Friday, September 30, 2011

Getting Off Doesn't Get 'er Done

Let's get this out of the way.  The title.  It's a double entendre.  You probably got that.  But unlike the brassy 1950s paperback mysteries that Hardcase Crime harkens back to, this story is so bald-faced, so completely unapologetic, and partly because of it so unredeeming, that it's less brass and far too much crass.

Apparently in his early days, Lawrence Block wrote a half dozen or so books using the pseudonym Jill Emerson (I Am Curious, Threesome, etc.).  For the time, they were pornographic.  I haven't read those titles, but my guess is that Getting Off beats 'em, hands down.

His lead, Katherine (Kit) Tolliver, is a victim of incest who blames not just Daddy, but Mummy, too.  With a slickness that belies her tender years, Kit sets up an alibi for herself after doing the bloody deed, leaving Daddy's corpse to take the wrap for a murder/suicide.  The rest of it is kind of pointless.  There's really no story.  Kit has developed a taste for sex and murder and Block binds the two together like a zip-tied hostage.

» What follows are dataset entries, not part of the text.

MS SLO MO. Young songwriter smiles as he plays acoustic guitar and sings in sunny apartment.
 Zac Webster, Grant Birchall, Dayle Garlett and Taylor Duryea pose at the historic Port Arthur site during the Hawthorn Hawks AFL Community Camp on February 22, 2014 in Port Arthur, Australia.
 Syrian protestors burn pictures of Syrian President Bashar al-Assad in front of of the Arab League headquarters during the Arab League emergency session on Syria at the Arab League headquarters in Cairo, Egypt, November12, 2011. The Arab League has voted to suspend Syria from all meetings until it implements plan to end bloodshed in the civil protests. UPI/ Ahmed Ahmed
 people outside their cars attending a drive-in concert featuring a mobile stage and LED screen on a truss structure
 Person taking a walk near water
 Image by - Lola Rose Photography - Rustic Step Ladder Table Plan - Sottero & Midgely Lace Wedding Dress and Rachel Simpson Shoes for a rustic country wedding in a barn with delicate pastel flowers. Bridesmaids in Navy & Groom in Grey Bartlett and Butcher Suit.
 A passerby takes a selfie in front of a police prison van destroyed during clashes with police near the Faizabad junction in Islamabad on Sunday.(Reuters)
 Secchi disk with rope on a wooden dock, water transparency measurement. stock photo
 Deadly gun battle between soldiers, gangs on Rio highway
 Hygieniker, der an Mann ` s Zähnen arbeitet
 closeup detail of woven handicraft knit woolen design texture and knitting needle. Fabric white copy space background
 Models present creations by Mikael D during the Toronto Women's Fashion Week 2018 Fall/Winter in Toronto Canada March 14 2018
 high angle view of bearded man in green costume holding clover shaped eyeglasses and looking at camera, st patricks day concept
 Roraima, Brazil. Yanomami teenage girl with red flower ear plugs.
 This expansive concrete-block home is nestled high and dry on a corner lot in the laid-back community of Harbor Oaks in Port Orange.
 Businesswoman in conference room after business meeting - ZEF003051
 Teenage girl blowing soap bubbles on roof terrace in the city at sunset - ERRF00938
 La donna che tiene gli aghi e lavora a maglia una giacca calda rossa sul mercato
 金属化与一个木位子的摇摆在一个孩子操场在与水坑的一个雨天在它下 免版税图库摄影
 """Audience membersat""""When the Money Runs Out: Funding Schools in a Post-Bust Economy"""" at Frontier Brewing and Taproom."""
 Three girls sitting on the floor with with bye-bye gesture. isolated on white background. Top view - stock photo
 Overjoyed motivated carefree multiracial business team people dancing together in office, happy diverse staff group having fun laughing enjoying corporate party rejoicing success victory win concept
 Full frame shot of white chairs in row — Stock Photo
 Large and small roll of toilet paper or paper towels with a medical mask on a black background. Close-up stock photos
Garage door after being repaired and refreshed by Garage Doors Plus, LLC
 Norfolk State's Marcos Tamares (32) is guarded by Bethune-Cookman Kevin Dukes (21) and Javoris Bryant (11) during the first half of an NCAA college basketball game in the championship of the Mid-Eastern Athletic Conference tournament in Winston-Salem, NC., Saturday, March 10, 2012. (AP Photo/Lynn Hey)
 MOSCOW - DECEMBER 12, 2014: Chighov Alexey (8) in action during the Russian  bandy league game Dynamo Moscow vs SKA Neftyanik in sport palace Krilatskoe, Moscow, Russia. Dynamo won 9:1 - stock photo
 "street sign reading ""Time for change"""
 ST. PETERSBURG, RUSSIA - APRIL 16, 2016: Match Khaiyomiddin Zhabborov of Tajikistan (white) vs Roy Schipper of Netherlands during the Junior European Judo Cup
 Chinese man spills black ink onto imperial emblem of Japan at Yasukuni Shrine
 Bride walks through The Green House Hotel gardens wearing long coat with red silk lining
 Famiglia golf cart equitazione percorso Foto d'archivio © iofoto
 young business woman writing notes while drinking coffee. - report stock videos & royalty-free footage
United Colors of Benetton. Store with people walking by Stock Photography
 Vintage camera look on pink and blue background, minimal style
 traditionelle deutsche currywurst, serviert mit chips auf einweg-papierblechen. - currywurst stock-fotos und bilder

We are treated to scene after scene of her going from town to town and murder to murder, with every single one of her sexual conquests (and post-coital murders) delineated in what becomes excrutiating detail.  The only "connecting" thread is that Kit gets it into her head that she has to kill every man she ever slept with and let live.  It's a Daddy issue thing, but the list is fairly short because of all the guys she's bitten the heads off of.

Frankly, it's strange how untitillating it all gets.  The reader quickly becomes numb to the whole arrangement.  You don't have the tension and suspense that a thriller would give you if you believed for even a moment that any one of her conquests would live out the night.  Even when one does, it's simply shrugged off.  There's no thought at all that Kit's getting sloppy or sentimental or anything else.  It's just pack the bags and hit the next town and she'll catch him on the flip side.

Block writes the story as if it will appear in installments.  Every chapter or two he repeats the same information.  The number of men who are still alive after having slept with the slippery Kit Tolliver.  How her father seduced and raped her.  What it is that Kit does or feels while living her black widow life.  We hear it all, again and again.

While it's a well written story, and keeps you moving forward (kind of like a train wreck), there really isn't much of a plot.  Certainly no antagonist (since we're counting Kit as a protagonist here) to challenge the action.  A plot of some sort floats into view about 50 or so pages into the story (that of wanting to kill off all of her living bed buddies) but it is so very thin.  There's nothing that stands in her way; no blackmailer who knows her secret; no would-be victim who catches wise; no equally deranged competitor who threatens her "I'm not really a lesbian" paramour.  Kit has absolutely no trouble accomplishing her psychotic ends.  She's too smooth, too capable, and nothing catches her by surprise.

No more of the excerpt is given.